With a lothario/pervert of a father, Walter Page, it makes sense that Bettie would turn to the pinup life. The early trauma of being molested by her father was compounded by her mother, Edna Page, admitting to not wanting to have her. In spite of these setbacks in her formative years, Page maintained a positive attitude and excelled in school. Just a few GPA points shy of being the valedictorian of her high school, Page was the salutatorian at her graduation ceremony. It would be the first of many in Bettie's life of dichotomous perceptions.


After completing a degree at George Peabody College with the intention of teaching, Page decided to try her hand at acting. Although she had married her high school sweetheart (the first in a long series of failed marriages), Page's husband had been drafted into the Navy. Thus, she was free to go to San Francisco without much protestation from anyone. Once she had bummed around that town without any success, Page headed to the next logical progression: New York City. Here, she dealt with another scarring experience after being abducted by a group of men and forced to give fellatio to each of them. In spite of this emotional strain, she continued to work as a secretary until a police officer named Jerry Tibbs noticed her at Coney Island and offered to create a modeling portfolio for her. It seemed that Page's own bisected nature attracted others like her--how else could one explain a police officer with an erotic photography side hobby?

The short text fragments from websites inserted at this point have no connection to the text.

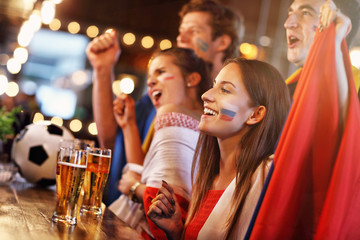 Obraz na płótnie Canvas Group of friends watching soccer in pub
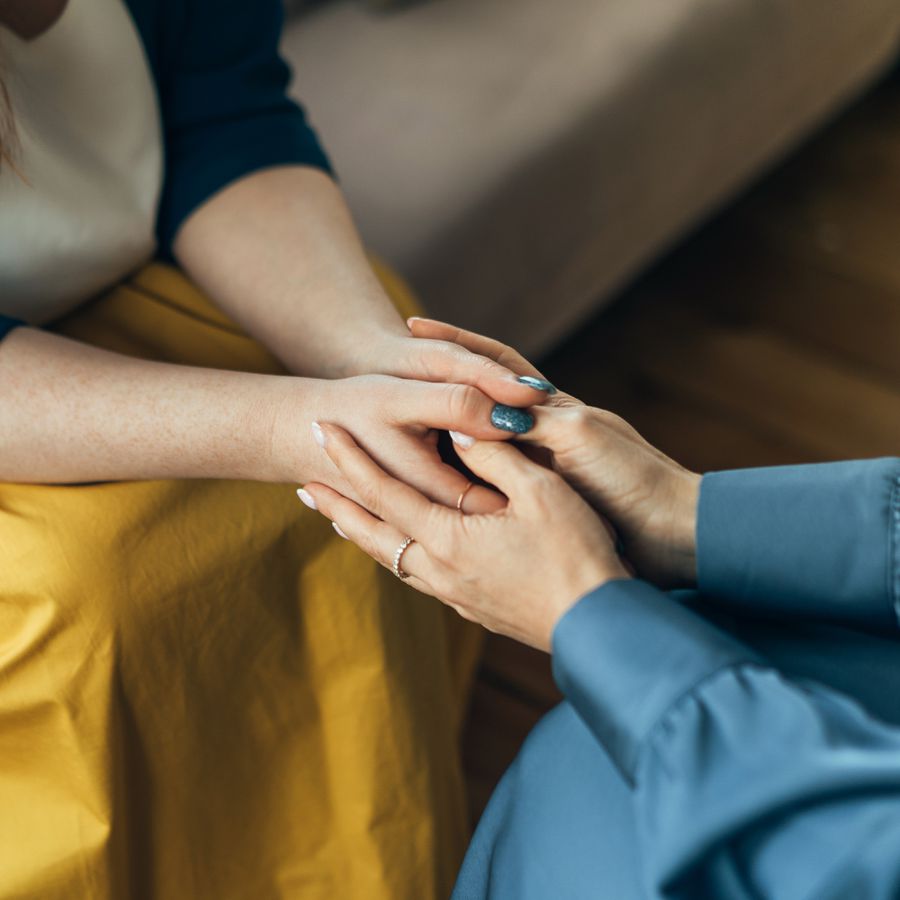 Two Women Holding Hands Sitting on Couches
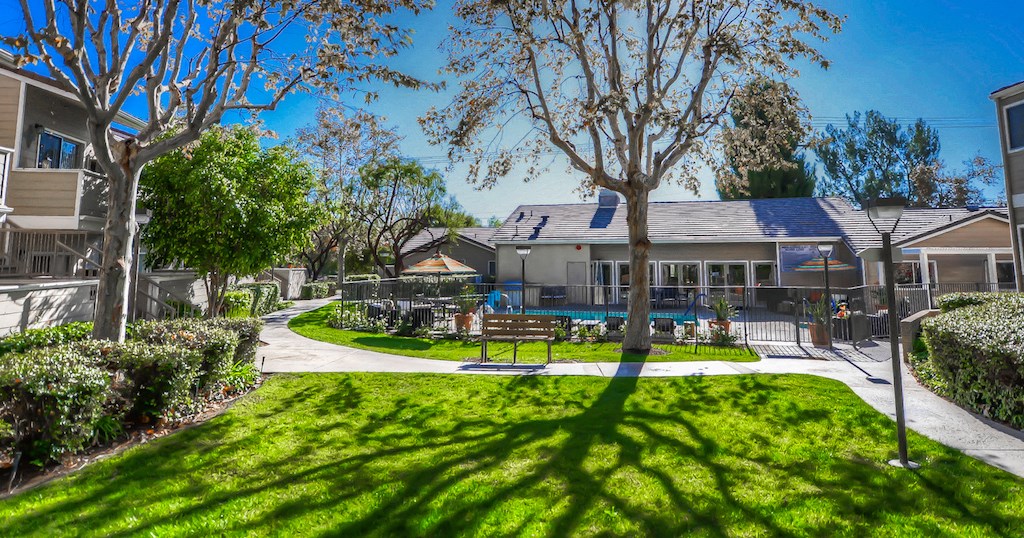 the backyard of a house with a pool and a yard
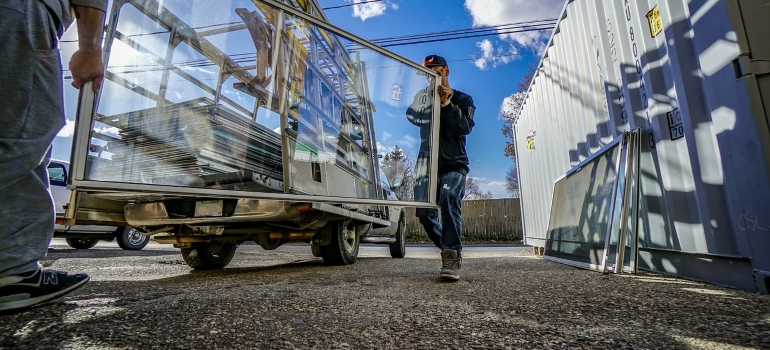movers carrying windows when moving from Coral Gables to Hollywood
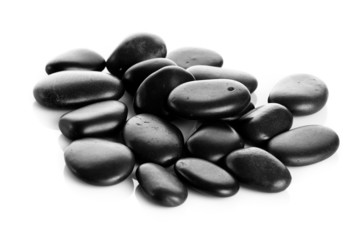 Black massage stones isolated
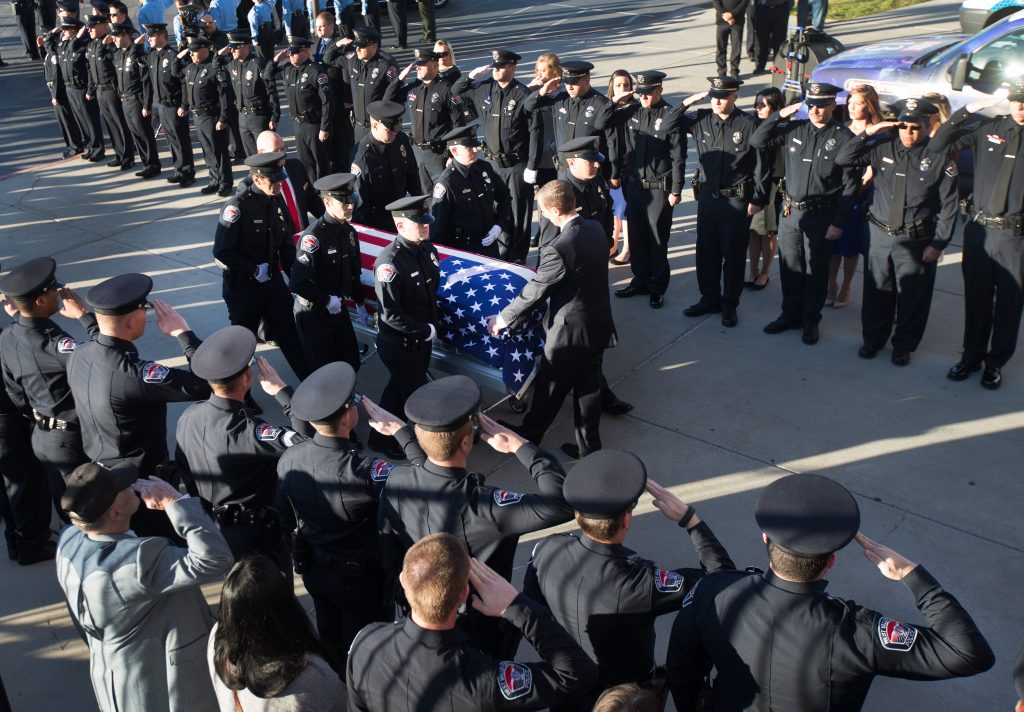 The casket of West Valley City Police officer Cody Brotherson arrives prior to funeral services at the Maverik Center in West Valley City, Utah, Monday, Nov. 14, 2016. Brotherson had been an officer in his hometown of West Valley City for almost three years when he was killed Nov. 6 while trying to help stop a stolen vehicle. (Scott G Winterton/The Deseret News via AP)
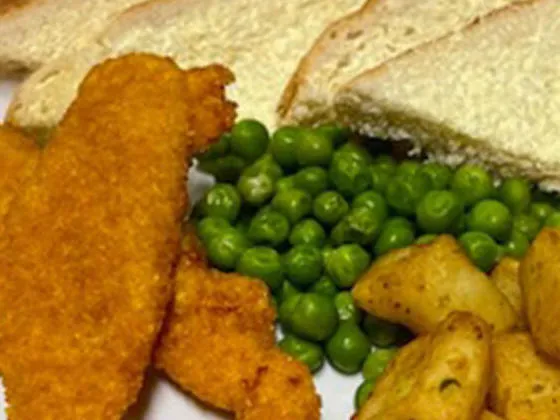 Chicken goujons served with herby diced potatoes, peas, bread and spread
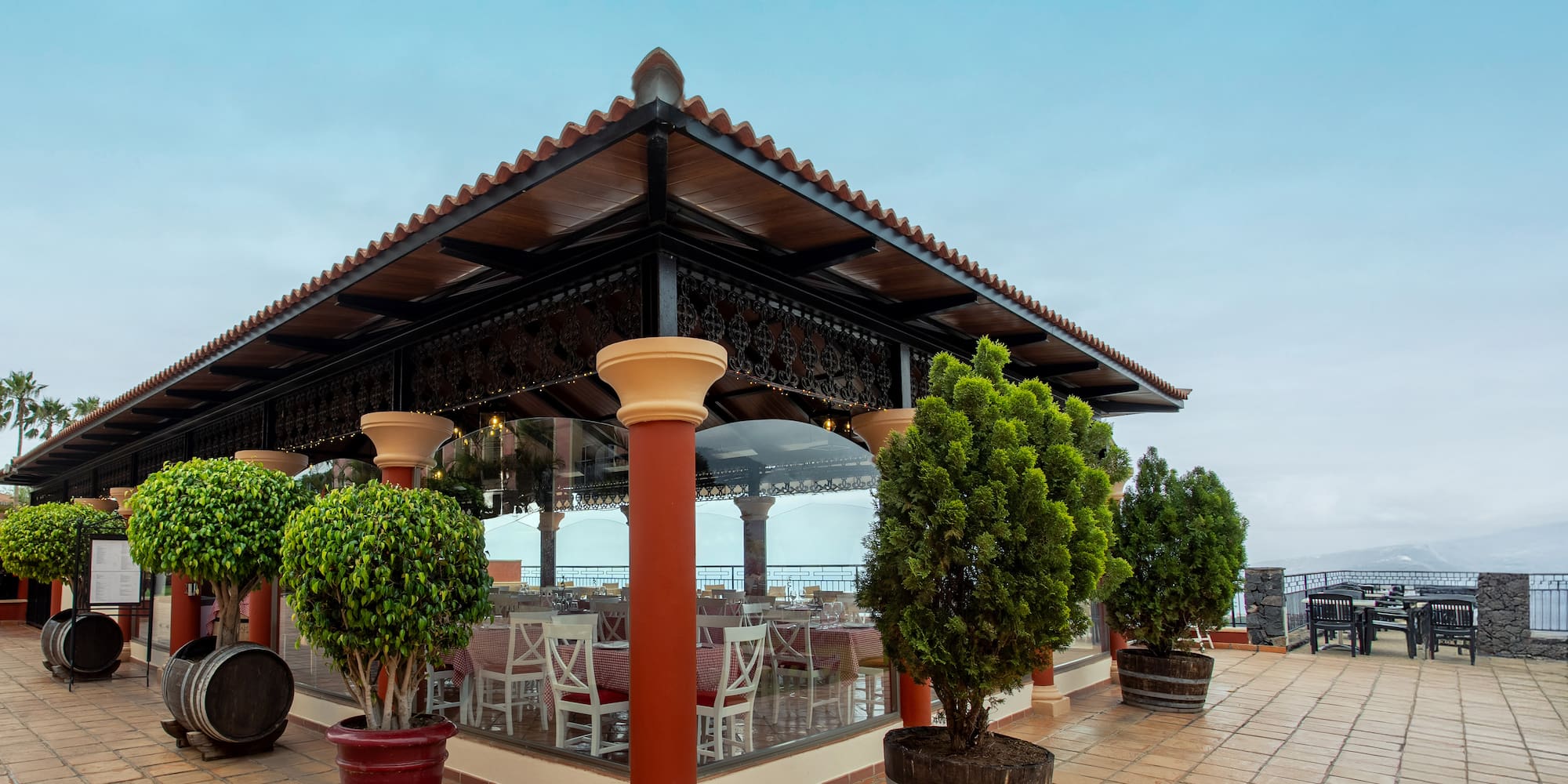 a building with a roof and trees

January 1955's Playboy centerfold

Page quickly gained fame in the pinup circuit, and became known for being easy to work with. Her ease and comfortableness in front of the camera was evident in every sex-soaked photograph. Her meteoric rise continued when she began to do more bondage/S&M-oriented work. As Page narrates this portion of her life, she is unapologetic about this particular part of her career, asserting that, as long as what you do doesn't hurt anybody else, you should feel free to do what makes you happy. At the height of her popularity, Page left New York. The year was 1957.

Whip it.

It was at this point in Page's life that she took a more spiritual turn, seeking meaning and solace through religion. She also got married again in 1958 to a man named Armond Walterson (perhaps subconsciously drawn to someone whose last name contained the first name of her father). After her divorce from Walterson, she married her first husband again and then went on to marry Harry Lear. Her desperate search for true love was manifest in these rampant divorces and in her devotion to Christianity (she worked for Billy Graham at one point).

White and black, representing good and evil

Page's struggle with her identity ultimately resulted in a nervous breakdown, and she was admitted to a mental facility in San Bernardino. She had previously stated that she often heard voices in her head, one of them being the devil's, and was diagnosed with paranoid schizophrenia. She was institutionalized until 1992. In the documentary, Page's current image is never shown. The most recent photo we are given a glimpse of his her mug shot from the early 70s when signs of her insanity first surfaced. Her final quote in the film is: "I would like people to remember me how I was in the photos." As the stuff of legend, Page's mystery throughout her later years is part of her business acumen, knowing full well that people would prefer to remember her as she was at her physical peak.